- Born: 1983 (age 42–43) Chennai, Tamil Nadu, India ^{[citation needed]}
- Education: Yale University University of Warwick
- Occupation: Industrialist
- Board member of: Sundaram-Clayton TVS Motor Company Wabco India Limited
- Spouses: ; Rohan Murty ​ ​(m. 2011; div. 2015)​* Mahesh Gogineni ​(m. 2018)​
- Parent(s): Venu Srinivasan Mallika Srinivasan
- Relatives: TVS family

= Lakshmi Venu =

Indian businesswoman (born 1983)

Lakshmi Venu is an Indian businesseswoman and the managing director of Sundaram-Clayton and Vice Chairman of TAFE. She is an heiress to the Chennai-based conglomerate TVS Group, which was established by her great-grandfather T. V. Sundaram Iyengar.

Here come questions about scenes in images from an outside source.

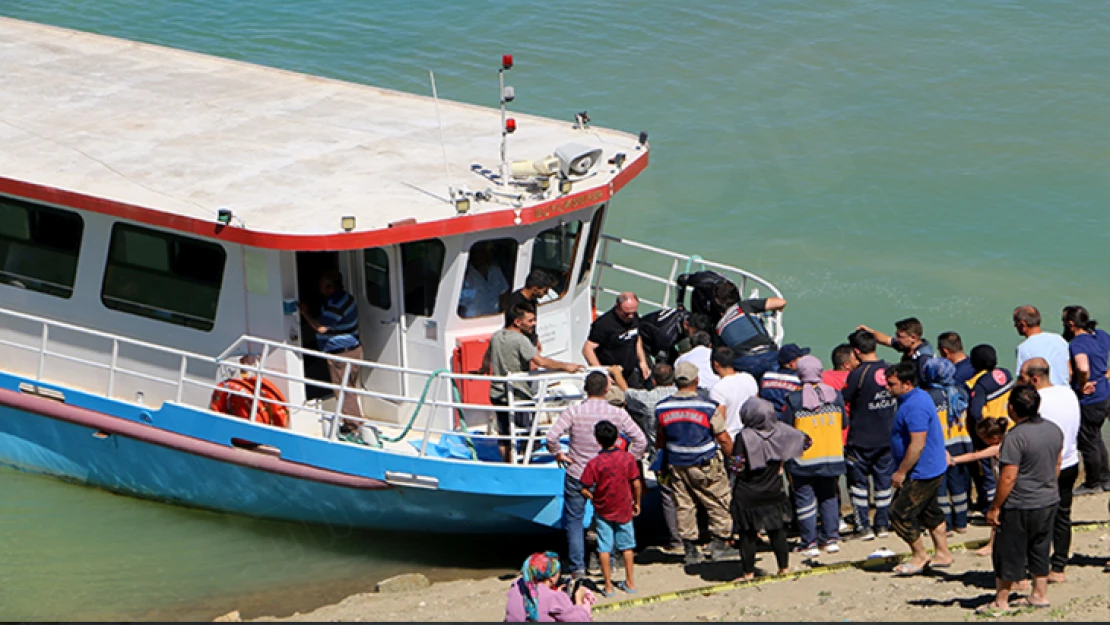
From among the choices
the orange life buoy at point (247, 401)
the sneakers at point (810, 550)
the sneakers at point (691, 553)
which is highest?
the orange life buoy at point (247, 401)

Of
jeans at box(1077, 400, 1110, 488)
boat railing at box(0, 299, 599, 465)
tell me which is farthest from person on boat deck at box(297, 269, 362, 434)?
jeans at box(1077, 400, 1110, 488)

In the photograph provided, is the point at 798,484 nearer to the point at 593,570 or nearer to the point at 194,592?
the point at 593,570

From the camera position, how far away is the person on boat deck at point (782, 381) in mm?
10141

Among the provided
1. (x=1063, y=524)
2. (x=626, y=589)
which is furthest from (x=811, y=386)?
(x=626, y=589)

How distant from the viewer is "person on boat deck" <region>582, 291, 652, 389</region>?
35.9 feet

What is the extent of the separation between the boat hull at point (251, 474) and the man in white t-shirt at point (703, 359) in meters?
1.30

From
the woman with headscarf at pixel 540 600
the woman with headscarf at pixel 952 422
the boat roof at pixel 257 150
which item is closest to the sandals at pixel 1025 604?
the woman with headscarf at pixel 952 422

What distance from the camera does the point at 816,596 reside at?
9.73 metres

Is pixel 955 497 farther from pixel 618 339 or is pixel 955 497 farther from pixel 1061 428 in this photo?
pixel 618 339

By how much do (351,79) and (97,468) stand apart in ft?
48.6

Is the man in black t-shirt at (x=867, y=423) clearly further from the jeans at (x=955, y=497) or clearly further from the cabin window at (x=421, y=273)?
the cabin window at (x=421, y=273)

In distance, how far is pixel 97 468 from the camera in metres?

==Background and education==
Lakshmi is the daughter of Venu Srinivasan and Mallika Srinivasan. Both of Lakshmi's parents run separate business empires which they inherited from their respective fathers. Venu Srinivasan runs the TVS Group (Sundaram-Clayton Group) founded by his grandfather T. V. Sundaram Iyengar, while Mallika Srinivasan runs the TAFE Group companies (of the Amalgamations Group) inherited from her father, A. Sivasailam.

Lakshmi has one brother, Sudarshan Venu. She grew up in Chennai and studied at Sishya School in Adyar. She did her degree in economics from Yale University and then her Doctorate in Engineering Management from University of Warwick.

==Career==
Lakshmi was appointed Joint managing director in Sundaram Clayton at a young age.

==Personal life==
In 2011, she married Rohan Murty, son of Infosys founder N. R. Narayana Murthy and Sudha Murthy. They divorced in 2015.

In March 2018, it was announced that Lakshmi had married Mahesh Gogineni in a private ceremony held in Jodhpur. Mahesh Gogineni, is the grandson of N. G. Ranga. He is a first-generation entrepreneur who runs a tech start-up.